* **Extrait du texte**:

# # # # # # #

Ils ont 19, 41 ou 65 ans, vivent à Paris, Toulouse, Brest, Nancy, en Dordogne, dans les Landes. Ils sont auditeurs et auditrices de France Inter, France Info, France Culture ou France Bleu. Ils se disent solidaires du mouvement de grève, ou voudraient qu'il s'arrête, ou les deux. Dans tous les cas, ils se sentent «en manque», «orphelins».
Intime. On lance un appel sur les réseaux sociaux, pour savoir ce qui les attache tant aux antennes de Radio France, et les réponses fusent. Souvent très affectives, voire intimes : «France Info, c'est mon phare, mon amie, mon doudou», écrit l'une. «Patrick Cohen et sa bande, c'est ma tartine de miel du matin», lance un autre. «Radio France, c'est la bande-son de ma vie», résume Catherine, une Francilienne de 59 ans. C'est souvent, en effet, une longue histoire : tel qui écoute FIP depuis qu'il a seize ans, telle autre qui a été biberonnée à France Inter depuis l'enfance. Les souvenirs, les noms reviennent d'un témoignage à l'autre - Claude Villers, Pierre Desproges et leur fameux Tribunal des flagrants délires, les «bises à l'œil» du journaliste musical Bernard Lenoir, Jean-Louis Foulquier et ses sessions live, Daniel Mermet et les reportages de Là-bas si j'y suis.

# # # # # # #

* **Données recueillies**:
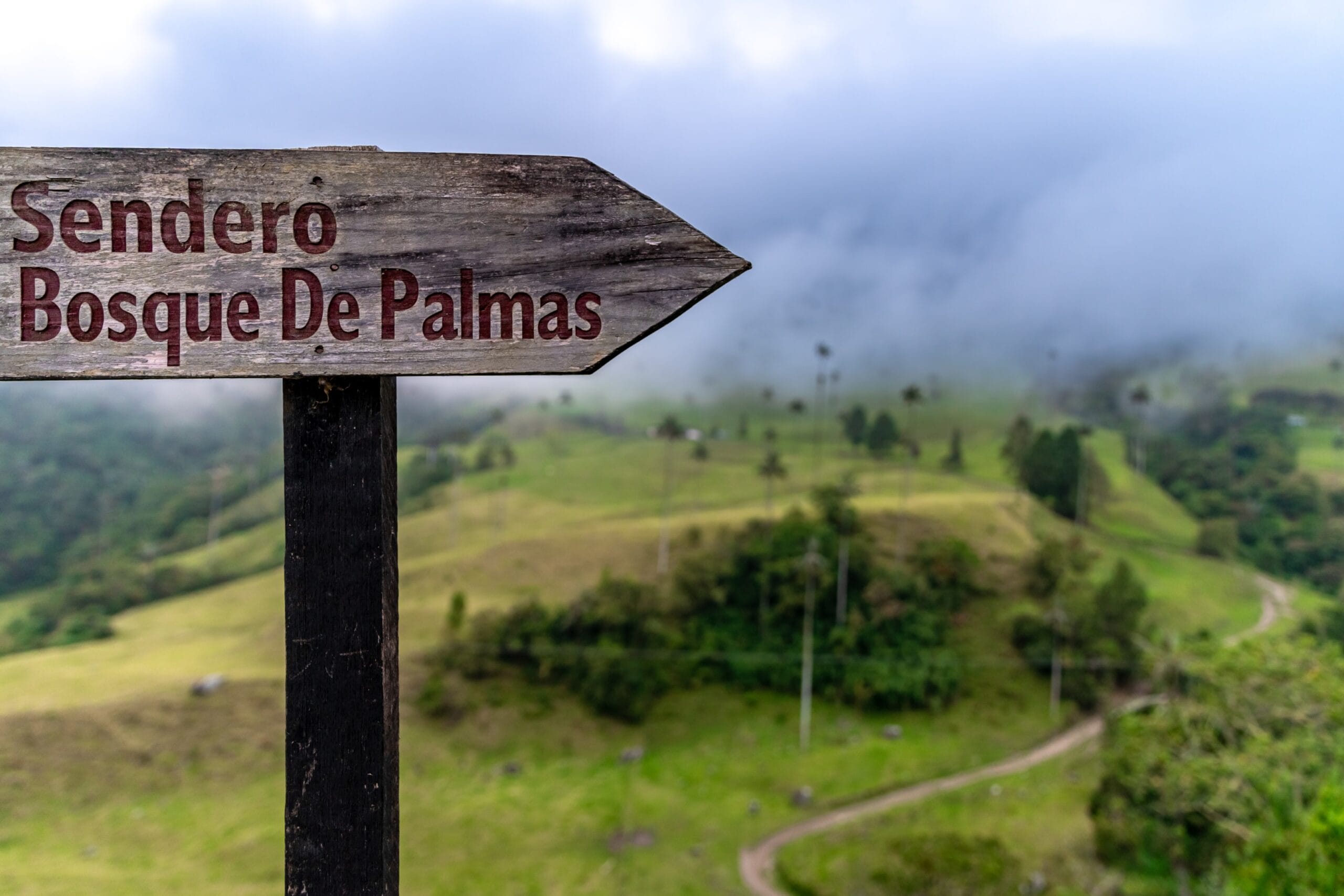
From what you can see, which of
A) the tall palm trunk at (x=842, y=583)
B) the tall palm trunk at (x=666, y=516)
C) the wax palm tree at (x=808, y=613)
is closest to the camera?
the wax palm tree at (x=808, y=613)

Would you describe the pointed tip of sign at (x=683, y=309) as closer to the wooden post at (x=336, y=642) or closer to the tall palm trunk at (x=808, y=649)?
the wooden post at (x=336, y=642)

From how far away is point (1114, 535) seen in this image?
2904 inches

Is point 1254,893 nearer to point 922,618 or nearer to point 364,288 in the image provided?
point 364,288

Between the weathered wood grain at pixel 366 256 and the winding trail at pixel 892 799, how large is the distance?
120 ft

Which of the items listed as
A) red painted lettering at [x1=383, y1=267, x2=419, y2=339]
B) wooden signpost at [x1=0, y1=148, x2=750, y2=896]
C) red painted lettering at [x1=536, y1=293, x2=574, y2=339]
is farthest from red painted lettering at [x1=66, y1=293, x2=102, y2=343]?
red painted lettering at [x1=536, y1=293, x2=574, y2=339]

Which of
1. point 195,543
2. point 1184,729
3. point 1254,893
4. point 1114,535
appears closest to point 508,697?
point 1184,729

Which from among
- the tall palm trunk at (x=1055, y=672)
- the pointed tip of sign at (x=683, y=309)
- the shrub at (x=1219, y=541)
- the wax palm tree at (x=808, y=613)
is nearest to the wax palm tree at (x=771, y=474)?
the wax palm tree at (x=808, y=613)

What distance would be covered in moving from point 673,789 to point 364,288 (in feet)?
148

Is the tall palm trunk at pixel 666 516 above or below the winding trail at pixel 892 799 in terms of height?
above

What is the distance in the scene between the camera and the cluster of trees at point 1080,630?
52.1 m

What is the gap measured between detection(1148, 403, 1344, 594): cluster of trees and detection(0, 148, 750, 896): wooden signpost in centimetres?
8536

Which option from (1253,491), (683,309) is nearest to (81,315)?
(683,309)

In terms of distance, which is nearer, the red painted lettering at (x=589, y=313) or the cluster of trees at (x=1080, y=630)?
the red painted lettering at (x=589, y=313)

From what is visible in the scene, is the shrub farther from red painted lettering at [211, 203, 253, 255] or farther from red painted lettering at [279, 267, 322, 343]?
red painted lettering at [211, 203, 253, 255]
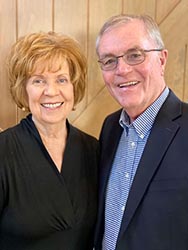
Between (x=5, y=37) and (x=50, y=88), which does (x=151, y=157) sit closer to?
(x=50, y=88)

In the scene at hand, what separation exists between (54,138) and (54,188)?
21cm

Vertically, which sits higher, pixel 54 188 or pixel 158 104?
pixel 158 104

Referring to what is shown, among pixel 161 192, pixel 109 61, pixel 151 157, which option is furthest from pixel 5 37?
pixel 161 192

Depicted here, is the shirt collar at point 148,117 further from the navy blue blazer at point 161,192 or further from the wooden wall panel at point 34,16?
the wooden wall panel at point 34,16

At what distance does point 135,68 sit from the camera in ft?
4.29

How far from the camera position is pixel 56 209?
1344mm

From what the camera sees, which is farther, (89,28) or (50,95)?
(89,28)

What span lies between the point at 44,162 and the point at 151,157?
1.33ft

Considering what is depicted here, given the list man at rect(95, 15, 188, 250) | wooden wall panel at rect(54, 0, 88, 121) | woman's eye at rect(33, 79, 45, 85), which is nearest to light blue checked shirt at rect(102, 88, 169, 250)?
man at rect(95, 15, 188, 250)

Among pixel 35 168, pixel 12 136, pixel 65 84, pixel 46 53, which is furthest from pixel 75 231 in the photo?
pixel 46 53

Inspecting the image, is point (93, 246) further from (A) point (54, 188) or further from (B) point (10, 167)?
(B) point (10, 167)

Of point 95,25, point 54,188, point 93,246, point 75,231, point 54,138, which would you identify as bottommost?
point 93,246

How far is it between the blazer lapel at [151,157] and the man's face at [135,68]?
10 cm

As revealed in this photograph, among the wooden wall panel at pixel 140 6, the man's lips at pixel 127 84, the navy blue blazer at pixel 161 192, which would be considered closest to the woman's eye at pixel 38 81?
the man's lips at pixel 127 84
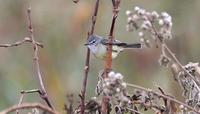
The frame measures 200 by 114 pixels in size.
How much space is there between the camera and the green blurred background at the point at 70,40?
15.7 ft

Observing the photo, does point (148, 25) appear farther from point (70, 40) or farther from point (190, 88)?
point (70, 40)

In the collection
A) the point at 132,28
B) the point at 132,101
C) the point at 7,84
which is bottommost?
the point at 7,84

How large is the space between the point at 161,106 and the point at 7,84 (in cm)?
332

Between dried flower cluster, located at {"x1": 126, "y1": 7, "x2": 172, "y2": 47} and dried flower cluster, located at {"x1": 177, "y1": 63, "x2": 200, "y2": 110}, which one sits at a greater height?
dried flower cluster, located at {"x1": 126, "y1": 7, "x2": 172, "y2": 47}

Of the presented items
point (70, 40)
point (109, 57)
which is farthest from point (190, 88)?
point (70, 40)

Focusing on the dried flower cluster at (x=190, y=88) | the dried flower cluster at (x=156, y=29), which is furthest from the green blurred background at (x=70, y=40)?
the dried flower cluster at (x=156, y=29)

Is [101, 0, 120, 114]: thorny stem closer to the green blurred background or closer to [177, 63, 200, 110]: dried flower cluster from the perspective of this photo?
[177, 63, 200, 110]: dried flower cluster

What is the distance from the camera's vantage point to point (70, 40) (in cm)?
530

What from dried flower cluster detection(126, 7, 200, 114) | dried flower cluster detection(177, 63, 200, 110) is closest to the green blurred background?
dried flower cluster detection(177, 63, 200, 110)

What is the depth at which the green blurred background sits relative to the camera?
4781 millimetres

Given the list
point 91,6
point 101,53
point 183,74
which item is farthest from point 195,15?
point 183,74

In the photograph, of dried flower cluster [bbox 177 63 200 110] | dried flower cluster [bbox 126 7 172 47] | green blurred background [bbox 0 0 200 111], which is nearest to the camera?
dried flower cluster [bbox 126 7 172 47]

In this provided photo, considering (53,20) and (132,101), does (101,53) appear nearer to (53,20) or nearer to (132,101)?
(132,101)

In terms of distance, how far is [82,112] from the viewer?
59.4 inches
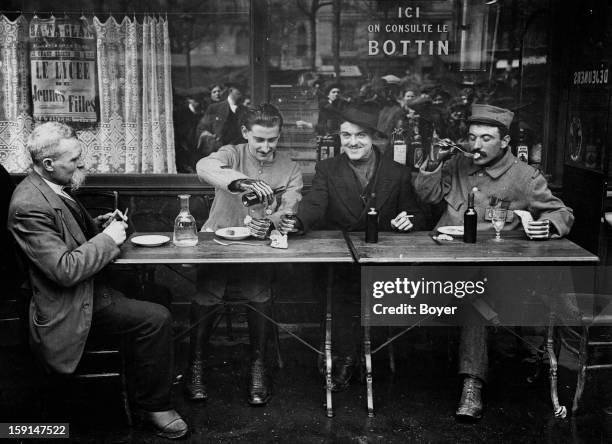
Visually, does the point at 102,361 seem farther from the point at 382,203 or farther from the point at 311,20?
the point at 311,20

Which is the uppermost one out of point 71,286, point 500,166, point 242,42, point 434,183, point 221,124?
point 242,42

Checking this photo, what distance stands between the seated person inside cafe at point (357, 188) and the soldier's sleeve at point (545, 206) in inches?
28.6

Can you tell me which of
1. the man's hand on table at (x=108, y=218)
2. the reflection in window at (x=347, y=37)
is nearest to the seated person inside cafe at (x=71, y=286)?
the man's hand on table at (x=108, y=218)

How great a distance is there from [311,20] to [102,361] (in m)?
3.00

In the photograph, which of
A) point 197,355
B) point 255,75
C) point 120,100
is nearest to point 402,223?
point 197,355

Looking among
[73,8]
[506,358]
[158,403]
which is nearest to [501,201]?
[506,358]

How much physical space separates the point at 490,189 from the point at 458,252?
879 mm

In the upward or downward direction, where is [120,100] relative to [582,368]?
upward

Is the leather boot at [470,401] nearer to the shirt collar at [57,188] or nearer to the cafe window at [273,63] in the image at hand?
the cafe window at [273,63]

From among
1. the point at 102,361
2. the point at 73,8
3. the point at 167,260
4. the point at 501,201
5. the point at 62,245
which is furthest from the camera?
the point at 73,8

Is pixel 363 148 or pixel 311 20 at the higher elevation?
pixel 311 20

# # # # # # #

* **Exercice**: Poursuivez le texte sur les auditeurs de Radio France, en reprenant juste après sa dernière phrase.

* **Votre réponse**:
Boulimique. Beaucoup évoquent le «temps donné aux émissions, aux invités et aux reportages», «la créativité, les idées parfois décalées», «l'humour, l'intelligence», «le ton, la distance dans le propos, la qualité des interventions», «des sons du voisinage et du bout du monde, parce que l'un ne va pas sans l'autre». Elise, 69 ans, se dit «aspirée vers le haut» par France Musique. France, 42 ans, chante les louanges des fictions de France Culture : «Pas besoin d'images, l'imaginaire fait le reste.» D'autres disent leur attachement à France Bleu, «la radio de proximité». Certains passent aisément d'une antenne à l'autre : «Entre toutes les chaînes, il y en a pour ma boulimie de sons, de voix, de musiques, d'analyses, écrit Xavier, 41 ans. Radio France est magnifique pour les curieux.» De cet attachement - ce «lien organique», écrit Olivier - les critiques ne sont pas absentes. Victor, 32 ans, estime que les journaux de France Inter «sont de plus en plus tournés vers les faits divers». Certains regrettent des émissions disparues. On trouve aussi plusieurs auditeurs déçus de Mouv', l'antenne «jeune» du groupe, qui a bouleversé sa grille à la rentrée pour se tourner vers le hip-hop et l'electro.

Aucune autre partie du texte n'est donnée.